*** Opening of Extract to read ***

Helping Your Au Pair Extend, with Student Status: Advice Wanted

by cv harquail on January 10, 2010

Hi Au Pair Mom Readers! Love the site and am totally addicted. The advice is so helpful!

201001101458.jpgI need advice on the subject of college education for my au pair. Our au pair has indicated an interest in attending university here in the U.S. instead of in her home country (Germany). It’s unclear whether she wants to pursue this for only a year or for all four years, but what is clear is that she wants to take credit classes and probably have at least a partial if not full course schedule. In other words, she wants to be an enrolled student at a college and take courses that will further her ultimate goal of attaining a teaching degree.

We love our au pair and would love to extend with her. Is it possible for her to do both, even if realistically she could only attend college part-time ? If she is not permitted to be an au pair or work for us full time while she is enrolled as a student, where can we find information for her about how to apply for a student visa and what she needs to do to apply at a college as a foreign student? We love her to the point that we would help facilitate her college enrollment even if that means she cannot extend with us as an au pair.

*** Close of Extract to read ***
*** Opening of Source material ***

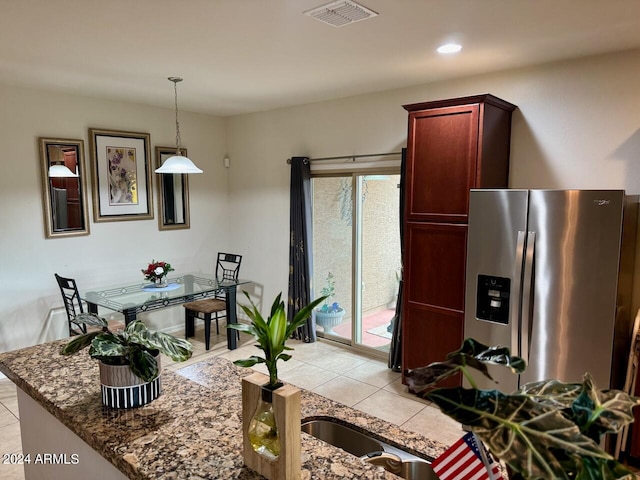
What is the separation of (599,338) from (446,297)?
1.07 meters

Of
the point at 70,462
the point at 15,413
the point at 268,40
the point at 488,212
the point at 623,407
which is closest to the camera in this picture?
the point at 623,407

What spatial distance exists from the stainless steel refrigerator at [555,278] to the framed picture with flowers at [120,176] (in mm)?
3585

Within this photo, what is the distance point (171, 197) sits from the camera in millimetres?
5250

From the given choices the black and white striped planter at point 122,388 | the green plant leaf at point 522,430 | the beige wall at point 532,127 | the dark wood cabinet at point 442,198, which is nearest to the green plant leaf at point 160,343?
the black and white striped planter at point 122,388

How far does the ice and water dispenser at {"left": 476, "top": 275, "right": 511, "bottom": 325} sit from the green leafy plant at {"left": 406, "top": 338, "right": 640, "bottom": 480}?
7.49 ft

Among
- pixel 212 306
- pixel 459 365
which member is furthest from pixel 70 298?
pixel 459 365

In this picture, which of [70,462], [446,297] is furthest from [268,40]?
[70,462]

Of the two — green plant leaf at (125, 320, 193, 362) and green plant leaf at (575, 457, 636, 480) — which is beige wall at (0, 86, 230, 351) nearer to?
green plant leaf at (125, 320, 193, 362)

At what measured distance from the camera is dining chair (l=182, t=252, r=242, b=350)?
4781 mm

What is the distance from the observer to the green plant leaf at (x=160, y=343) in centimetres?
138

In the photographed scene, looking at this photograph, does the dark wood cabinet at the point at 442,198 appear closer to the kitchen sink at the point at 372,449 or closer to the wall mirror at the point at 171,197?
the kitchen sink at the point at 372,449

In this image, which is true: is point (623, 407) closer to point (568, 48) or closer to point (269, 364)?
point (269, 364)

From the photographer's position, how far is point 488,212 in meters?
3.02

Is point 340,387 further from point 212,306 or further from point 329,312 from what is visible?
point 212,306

*** Close of Source material ***
*** Opening of Source material ***

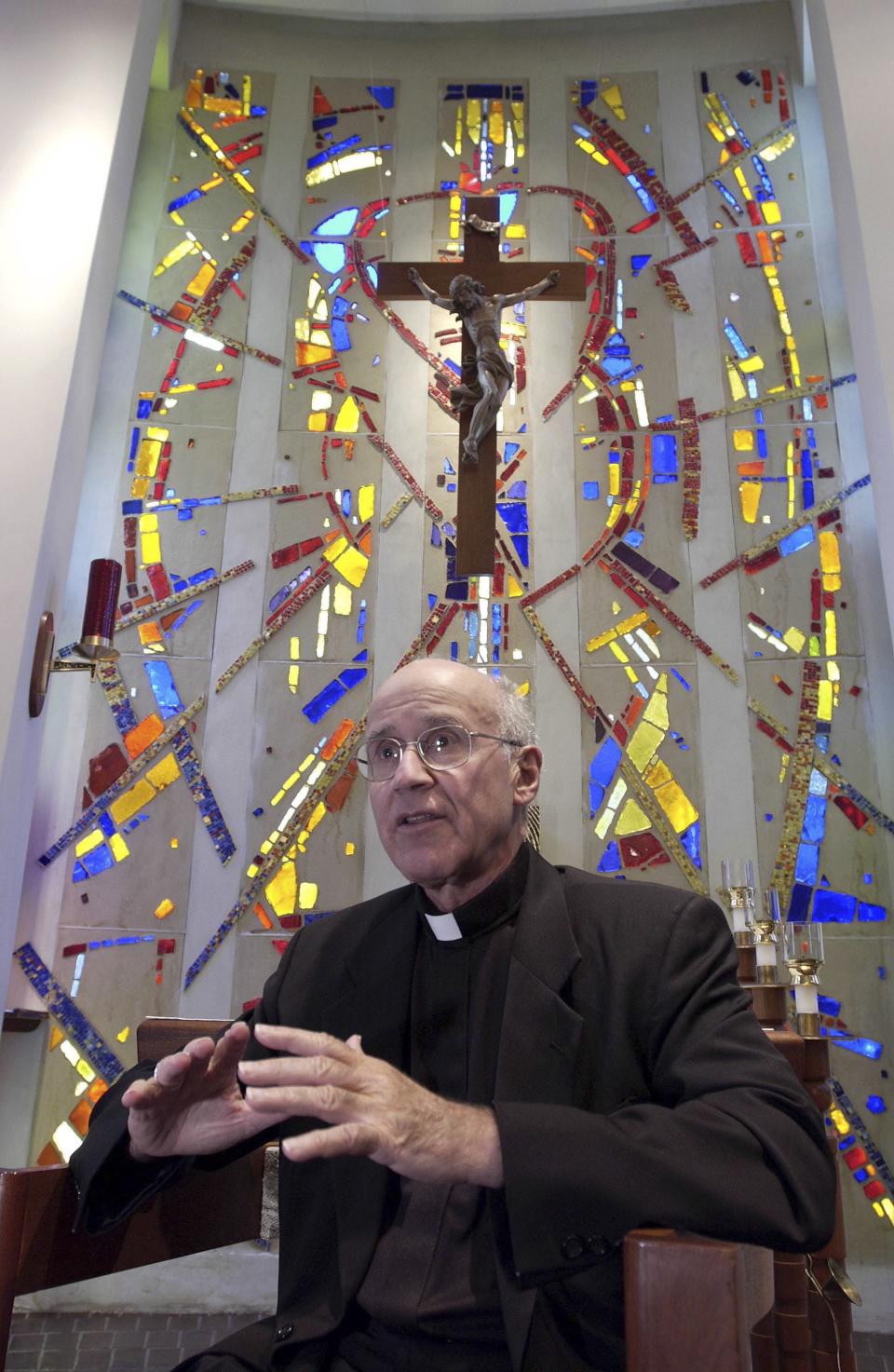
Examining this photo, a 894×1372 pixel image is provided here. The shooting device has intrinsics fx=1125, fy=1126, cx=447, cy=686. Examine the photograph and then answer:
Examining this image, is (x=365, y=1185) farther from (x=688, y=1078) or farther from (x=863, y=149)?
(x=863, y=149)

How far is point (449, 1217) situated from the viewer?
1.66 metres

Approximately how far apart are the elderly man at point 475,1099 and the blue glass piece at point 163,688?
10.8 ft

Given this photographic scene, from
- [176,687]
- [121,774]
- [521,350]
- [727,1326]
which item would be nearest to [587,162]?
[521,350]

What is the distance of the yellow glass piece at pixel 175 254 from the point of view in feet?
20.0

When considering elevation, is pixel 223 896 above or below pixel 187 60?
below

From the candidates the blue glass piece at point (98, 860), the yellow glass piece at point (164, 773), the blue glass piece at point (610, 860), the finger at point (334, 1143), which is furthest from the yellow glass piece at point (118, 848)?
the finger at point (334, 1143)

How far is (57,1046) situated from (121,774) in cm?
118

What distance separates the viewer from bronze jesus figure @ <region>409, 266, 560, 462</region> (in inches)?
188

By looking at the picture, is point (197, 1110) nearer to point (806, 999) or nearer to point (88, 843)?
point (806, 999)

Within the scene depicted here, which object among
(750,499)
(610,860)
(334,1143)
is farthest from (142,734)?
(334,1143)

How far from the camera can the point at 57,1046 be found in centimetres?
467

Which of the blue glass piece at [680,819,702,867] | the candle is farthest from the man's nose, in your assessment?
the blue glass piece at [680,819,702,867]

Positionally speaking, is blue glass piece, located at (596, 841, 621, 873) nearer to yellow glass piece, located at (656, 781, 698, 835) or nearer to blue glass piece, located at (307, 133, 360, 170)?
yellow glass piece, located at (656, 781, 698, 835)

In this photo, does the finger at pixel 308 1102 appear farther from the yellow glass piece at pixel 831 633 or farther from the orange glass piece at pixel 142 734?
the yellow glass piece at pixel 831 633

*** Close of Source material ***

## How to complete this task
Please answer these questions about the au pair advice post:
1. Who posted it, and on what date?
2. What is the au pair's home country?
3. What degree does the au pair ultimately want to attain?
The records come from a different source than the text.

## Answer section
1. cv harquail, on January 10, 2010
2. Germany
3. A teaching degree